Matija Turk, an archeologist who led the excavations that unearthed this 50.000-60.000 year old instrument, wrote: “It forces us |Homo Sapiens|, who have deemed ourselves as the crown of all creation, to step down a notch and let others have some of what we have claimed for ourselves only.”


Similar notions could be applied to another type of “the Other” from this locality. Within its difficult accessible terrain, Soča valley holds many secret caves, ravines, cliffs, hollows, nooks and crannies where mythical wild women, girls or hags believed to dwell, possessing magical powers to help or harm humanfolk, depending on how the latter treated them in return for their help with field and domestic chores alike. Although untamable (and with the lack of reciprocal deeds often revengeful), these “mythical helpers” excelled in everything from cooking, baking, breastfeeding, lulling babies to sleep, to planting, harvesting, ploughing, weaving and more.

The sheer volume of toponyms as well as folktales regarding women with supernatural powers recorded in this territory is curiously abundant and no one seems to have a sufficient explanation for this phenomenon. Perhaps it is, as many folk tales indicate, a reflection of specific social, religious, economic, gender structures, customs or ways of life from some point in the distant past where women enjoyed a different status than later in the Christian age.

After all, this area was populated from Paleolithic onwards and proved to be a lively intersection not only geographically and climate-wise, but also regarding plethora of influences from all the people who settled the land or just passed by – from Celts and other Iron Age settlers, to Romans, Slavs etc.. Or was it fear of the power of women that begot such legends? Or maybe it had something to do with the native, pre-Christian belief of worshipping nature and its (green and blue) elements some small family clans and individuals who lived here practiced in secret for generations until mid 20th century?

We might never find out. And perhaps that’s not too bad. After all, human imagination is a marvelous tool for creating new stories, songs and music about the tangibilities of the unknown.

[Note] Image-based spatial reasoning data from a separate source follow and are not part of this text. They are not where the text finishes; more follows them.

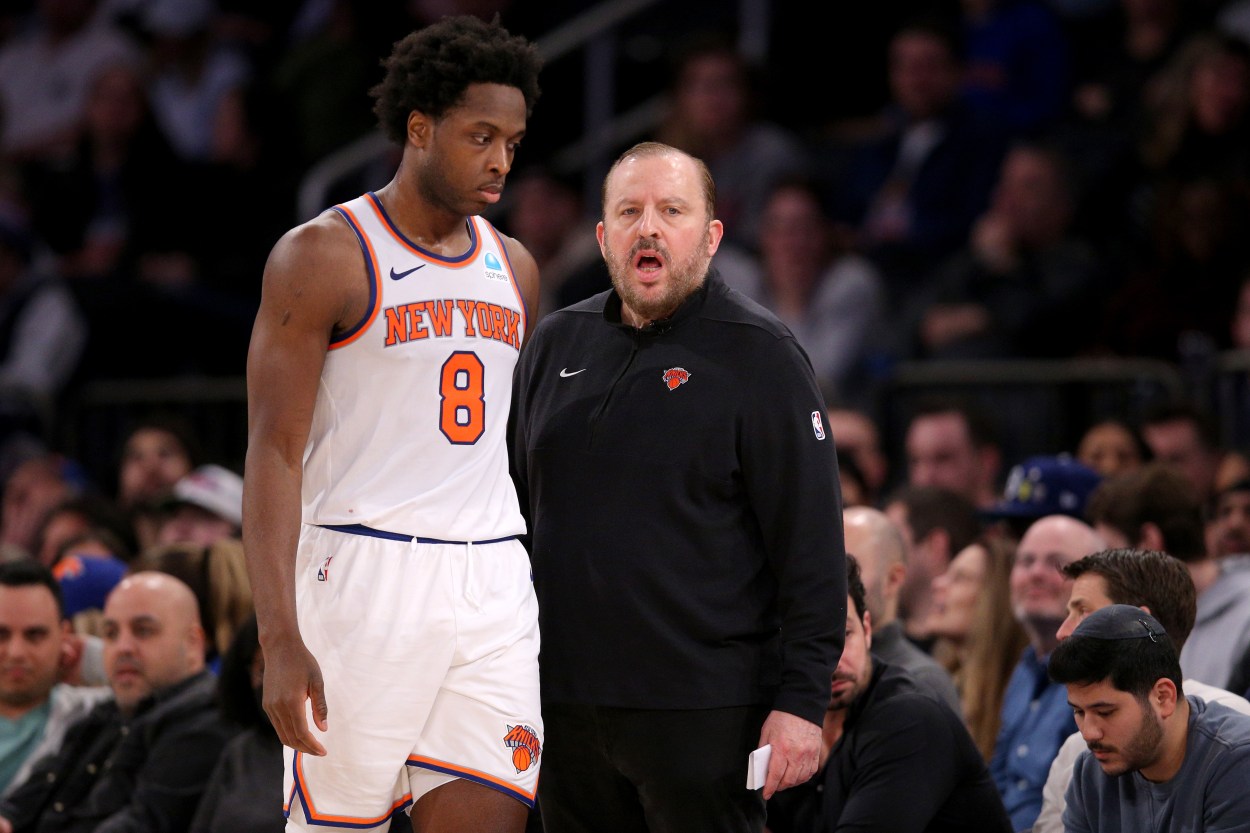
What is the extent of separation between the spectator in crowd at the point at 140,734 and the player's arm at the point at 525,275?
2515mm

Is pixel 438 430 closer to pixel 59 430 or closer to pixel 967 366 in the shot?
Result: pixel 967 366

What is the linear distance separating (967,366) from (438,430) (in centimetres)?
520

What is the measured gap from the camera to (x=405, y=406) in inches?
144

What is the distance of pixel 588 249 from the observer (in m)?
10.2

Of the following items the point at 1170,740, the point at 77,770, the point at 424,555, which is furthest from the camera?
the point at 77,770

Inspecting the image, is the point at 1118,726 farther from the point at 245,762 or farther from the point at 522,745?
the point at 245,762

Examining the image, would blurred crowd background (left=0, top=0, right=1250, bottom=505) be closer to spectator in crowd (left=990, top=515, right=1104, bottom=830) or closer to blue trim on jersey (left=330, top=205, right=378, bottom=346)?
spectator in crowd (left=990, top=515, right=1104, bottom=830)

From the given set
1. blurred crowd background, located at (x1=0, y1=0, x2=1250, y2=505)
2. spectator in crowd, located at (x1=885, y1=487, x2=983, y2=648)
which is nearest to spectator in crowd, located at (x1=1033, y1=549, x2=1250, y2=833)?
spectator in crowd, located at (x1=885, y1=487, x2=983, y2=648)

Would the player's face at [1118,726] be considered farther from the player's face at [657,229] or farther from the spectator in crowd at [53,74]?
the spectator in crowd at [53,74]

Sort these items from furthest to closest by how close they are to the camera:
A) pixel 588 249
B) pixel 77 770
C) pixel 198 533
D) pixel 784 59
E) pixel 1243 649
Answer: pixel 784 59 < pixel 588 249 < pixel 198 533 < pixel 77 770 < pixel 1243 649

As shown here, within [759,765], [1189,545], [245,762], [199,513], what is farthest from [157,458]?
[759,765]

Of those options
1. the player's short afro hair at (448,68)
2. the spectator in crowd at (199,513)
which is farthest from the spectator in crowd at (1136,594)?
the spectator in crowd at (199,513)

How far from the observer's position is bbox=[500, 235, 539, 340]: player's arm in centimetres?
398

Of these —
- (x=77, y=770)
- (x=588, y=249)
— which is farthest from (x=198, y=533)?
(x=588, y=249)
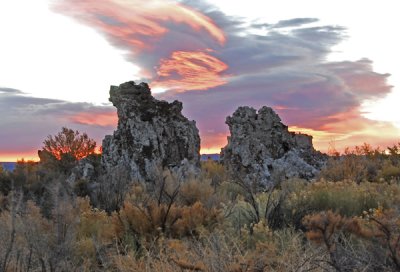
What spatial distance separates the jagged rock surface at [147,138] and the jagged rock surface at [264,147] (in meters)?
1.46

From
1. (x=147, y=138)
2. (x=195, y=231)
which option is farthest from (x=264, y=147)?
(x=195, y=231)

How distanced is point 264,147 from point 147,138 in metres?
3.88

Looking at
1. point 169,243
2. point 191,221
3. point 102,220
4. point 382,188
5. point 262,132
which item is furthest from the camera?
point 262,132

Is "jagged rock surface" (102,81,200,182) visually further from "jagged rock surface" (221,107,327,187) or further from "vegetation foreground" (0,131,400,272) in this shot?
"vegetation foreground" (0,131,400,272)

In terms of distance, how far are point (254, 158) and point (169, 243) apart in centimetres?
1076

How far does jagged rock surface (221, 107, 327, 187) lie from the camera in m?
17.9

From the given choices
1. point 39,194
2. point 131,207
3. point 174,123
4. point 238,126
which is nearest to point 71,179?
point 39,194

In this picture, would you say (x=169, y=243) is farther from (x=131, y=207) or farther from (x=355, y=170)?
(x=355, y=170)

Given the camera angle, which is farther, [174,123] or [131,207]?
[174,123]

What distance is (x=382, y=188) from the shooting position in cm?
1232

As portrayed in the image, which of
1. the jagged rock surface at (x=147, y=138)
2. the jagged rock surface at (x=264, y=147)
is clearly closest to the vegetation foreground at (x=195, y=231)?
the jagged rock surface at (x=147, y=138)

This is what I wrote after taking a stroll down to the Wild Hags cave – the one that’s always open to the public. I visit it as often as I can, passing the church of John the Baptist nesting on the top of a cliff and an ancient beech tree that sits next to it like a weary giant.

“Wild Hags cave is a wondrous place… Tonight the soft evening light shone brightly way past the entrance, illuminating the stalactites, stalagmites, scarlet red lichen and all the things that are usually kept in the dark. The sunrays played among the rocks, creating all sorts of optical illusions worthy of a magnificent theatre play. I stood there in awe, breathing into deep space…then I sang a bit into deep time.”

Jani Kutin, a cheese maker and a songwriter from the mountain village of Čadrg above Tolmin, deeply immersed into his local environment as a human, farmer and an artist wrote many songs in connection to his native place. One of them, recorded with his new band Bakalina Velika, carries these words “this world of ours, miraculous world, opens its door and shows me a blossom, so that I can sit and rest for a while…”

Resting among the local hues of blue and green is indeed a special state of being, or becoming, if you will.


There are rare, rare places on this planet that would hold space for all the depths, the heights, the awareness, the oblivion, the triumph, the demise, the mythology of the under and upperland so profusely, gracefully and secretly as these places do.

Places where all kinds of histories meet and communicate through wild and rich natural and human world. The connections are boundless and can be traced at every step. They urge a conversation with anyone who enters these places. Our duty is to be respectful. And to listen to the world made of blue and green and all shades in between.